SnoopEE is a very interesting grass roots open source Java EE ecosystem project. Akin to NetFlixOSS Eureka it enables microservices discovery, lookup and registration. SnoopEE is developed by Java EE advocate, JCP expert, speaker and blogger Ivar Grimstad. Ivar presented on SnoopEE at JavaOne 2016. One very nice aspect of Ivar's talk is that it actually discusses the basic motivation for service discovery and SnoopEE instead of simply covering the features of the project. You can see his well done session below (click here if you can't see the embedded video).

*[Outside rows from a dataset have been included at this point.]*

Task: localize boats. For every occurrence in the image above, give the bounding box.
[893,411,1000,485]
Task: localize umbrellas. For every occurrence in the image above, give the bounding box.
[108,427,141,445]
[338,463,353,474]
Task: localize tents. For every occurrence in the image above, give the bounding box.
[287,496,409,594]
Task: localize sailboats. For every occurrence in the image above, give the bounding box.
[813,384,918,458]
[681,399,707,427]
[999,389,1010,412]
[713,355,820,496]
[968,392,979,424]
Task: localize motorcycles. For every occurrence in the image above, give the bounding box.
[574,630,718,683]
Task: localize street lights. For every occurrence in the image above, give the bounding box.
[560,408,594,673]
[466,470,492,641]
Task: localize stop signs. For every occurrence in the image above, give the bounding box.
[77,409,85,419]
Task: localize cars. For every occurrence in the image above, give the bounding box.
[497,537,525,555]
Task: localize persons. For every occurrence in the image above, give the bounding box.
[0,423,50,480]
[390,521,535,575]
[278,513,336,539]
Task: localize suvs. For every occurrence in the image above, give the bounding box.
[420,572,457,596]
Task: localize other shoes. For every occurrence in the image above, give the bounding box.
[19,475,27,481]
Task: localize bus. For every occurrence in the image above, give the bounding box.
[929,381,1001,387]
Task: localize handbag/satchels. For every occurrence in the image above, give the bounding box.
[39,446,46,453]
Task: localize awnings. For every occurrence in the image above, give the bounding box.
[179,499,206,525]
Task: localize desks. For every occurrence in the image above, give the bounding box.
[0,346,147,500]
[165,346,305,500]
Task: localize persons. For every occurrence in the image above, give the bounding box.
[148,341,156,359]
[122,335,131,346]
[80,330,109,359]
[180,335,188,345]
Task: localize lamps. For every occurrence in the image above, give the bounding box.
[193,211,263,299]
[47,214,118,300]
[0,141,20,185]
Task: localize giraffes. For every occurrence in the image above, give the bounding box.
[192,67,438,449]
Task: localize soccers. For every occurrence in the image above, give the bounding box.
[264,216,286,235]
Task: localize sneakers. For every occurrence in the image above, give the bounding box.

The slide deck for his talk can be found here. The project itself is on GitHub. SnoopEE is still pretty nascent and under active development. You should consider giving it a try, using it and contributing back to it.

Tuesday Jan 05, 2016

Java EE @ Java Day Mexico

Java Day Mexico 2015 was held on August 29 in historic Guadalajara. I was truly honored to be invited to speak here and this is a very fitting first trip report of the year. Java Day Mexico is the largest Java developer conference in Mexico and it is led primarily by Mexican JUGs. This was another highly successful year for the growing conference. Speakers included Venkat Subramaniam, Pratik Patel, Bruno Borges and Heather VanCura. Topics included Java SE, Java EE, HTML5, JavaScript, architecture, JVM languages, mobile and the cloud.

I had five talks total, essentially back-to-back. I did talks on Java EE 7, Java EE 8, real world microservices with Java EE, aligning Java EE with JavaScript/HTML5 rich clients and open standards. More details, including slide decks and code, posted on my personal blog.